В городе нас встретили очень приветливо, особенно стриженная по-солдатски барышня: не знает, на какое место посадить, надоела даже. Вместе с нею жили два человека: один из них, одетый в поддевку, продавал нам на вокзале лыки.
Когда мы рассказывали, с чего и как зародился в нашей деревне кружок, молодые люди ласково улыбались, барышня прыгала на стуле, громко хлопая в ладоши, Прохору велела передать поклон.
-- Интересно бы повидать его!..
Потом нас посадили вместе с собою обедать -- каждому в особой посуде, потом -- чай пить и все уговаривали:
-- А вы кушайте, пожалуйста... Не стесняйтесь!..
Зашла речь о подложных бумагах. Над ними посмеялись.
-- Вы кто же будете -- студенты? -- спросил я у барышни.
-- Это ты, Петрович, к делу,-- просиял Лопатин.-- Об этом надо узнать в первую голову!
-- Нет, я не студентка,-- ответила барышня,-- я уроки даю, а они вот,-- она указала на молодых людей,-- студенты.

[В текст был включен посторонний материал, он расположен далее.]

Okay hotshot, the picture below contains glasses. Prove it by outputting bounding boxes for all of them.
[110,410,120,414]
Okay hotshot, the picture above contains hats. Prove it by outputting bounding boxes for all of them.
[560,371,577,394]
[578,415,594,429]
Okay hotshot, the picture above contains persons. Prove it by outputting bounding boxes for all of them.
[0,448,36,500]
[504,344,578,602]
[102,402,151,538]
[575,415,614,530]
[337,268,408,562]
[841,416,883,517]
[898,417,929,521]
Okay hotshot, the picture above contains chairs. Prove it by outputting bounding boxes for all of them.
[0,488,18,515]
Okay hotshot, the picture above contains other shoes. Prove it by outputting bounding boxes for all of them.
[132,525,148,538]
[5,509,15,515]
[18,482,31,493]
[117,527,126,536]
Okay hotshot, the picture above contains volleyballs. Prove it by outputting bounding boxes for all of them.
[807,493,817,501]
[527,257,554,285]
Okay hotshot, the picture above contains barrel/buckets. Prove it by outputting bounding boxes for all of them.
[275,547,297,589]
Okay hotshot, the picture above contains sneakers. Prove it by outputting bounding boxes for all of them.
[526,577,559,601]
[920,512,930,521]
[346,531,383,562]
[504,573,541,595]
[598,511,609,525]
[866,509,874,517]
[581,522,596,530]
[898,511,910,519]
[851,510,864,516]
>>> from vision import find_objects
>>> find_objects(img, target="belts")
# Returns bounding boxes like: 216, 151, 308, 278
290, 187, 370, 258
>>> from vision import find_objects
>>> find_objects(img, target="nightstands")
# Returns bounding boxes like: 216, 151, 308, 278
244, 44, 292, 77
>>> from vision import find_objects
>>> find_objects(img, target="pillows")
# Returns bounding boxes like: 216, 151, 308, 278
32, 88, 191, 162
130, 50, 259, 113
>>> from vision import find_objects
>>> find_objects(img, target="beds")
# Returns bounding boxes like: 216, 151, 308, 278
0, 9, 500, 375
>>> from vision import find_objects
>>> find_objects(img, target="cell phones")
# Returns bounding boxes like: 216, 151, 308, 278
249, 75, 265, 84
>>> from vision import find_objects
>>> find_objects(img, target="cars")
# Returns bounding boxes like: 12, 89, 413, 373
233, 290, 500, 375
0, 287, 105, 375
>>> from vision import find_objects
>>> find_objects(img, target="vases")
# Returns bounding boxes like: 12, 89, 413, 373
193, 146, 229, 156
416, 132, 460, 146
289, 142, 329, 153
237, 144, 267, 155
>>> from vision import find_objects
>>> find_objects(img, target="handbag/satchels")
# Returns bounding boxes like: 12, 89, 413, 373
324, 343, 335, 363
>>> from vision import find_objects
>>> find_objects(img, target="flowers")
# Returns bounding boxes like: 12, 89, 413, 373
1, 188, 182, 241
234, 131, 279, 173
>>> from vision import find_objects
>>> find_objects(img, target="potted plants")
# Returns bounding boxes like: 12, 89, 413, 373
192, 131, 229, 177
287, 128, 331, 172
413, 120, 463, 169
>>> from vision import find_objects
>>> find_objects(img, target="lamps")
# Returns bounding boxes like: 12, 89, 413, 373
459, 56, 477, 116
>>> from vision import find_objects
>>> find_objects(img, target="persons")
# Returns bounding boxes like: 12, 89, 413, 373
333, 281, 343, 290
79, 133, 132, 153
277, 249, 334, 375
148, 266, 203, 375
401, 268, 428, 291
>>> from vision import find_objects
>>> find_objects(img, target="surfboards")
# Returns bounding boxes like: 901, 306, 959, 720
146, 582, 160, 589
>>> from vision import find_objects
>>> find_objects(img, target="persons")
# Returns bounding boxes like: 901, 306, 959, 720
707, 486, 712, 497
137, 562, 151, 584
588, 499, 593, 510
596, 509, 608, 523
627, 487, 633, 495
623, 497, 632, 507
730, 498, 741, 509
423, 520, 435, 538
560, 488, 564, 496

Илья Микитич впился в нее глазами.
-- Это верно?
Барышня рассмеялась.
-- Почему же нет?
-- Нам надобно студентов,-- опустив глаза, сказал Лопатин.-- Петрович вот говорит, что в городах, только студенты до нас жалостливы, а остальные -- хоть бы пропали, и то не беда... Если, к слову, вы не студенты, мы искать обязаны. Говорите по совести, чтобы как перед богом...
Он покраснел, смутился.
-- Бог е знает... По лицу вы -- хорошие, а, между прочим, в чужую душу не залезешь...
-- Честное слово, студенты! -- воскликнула барышня.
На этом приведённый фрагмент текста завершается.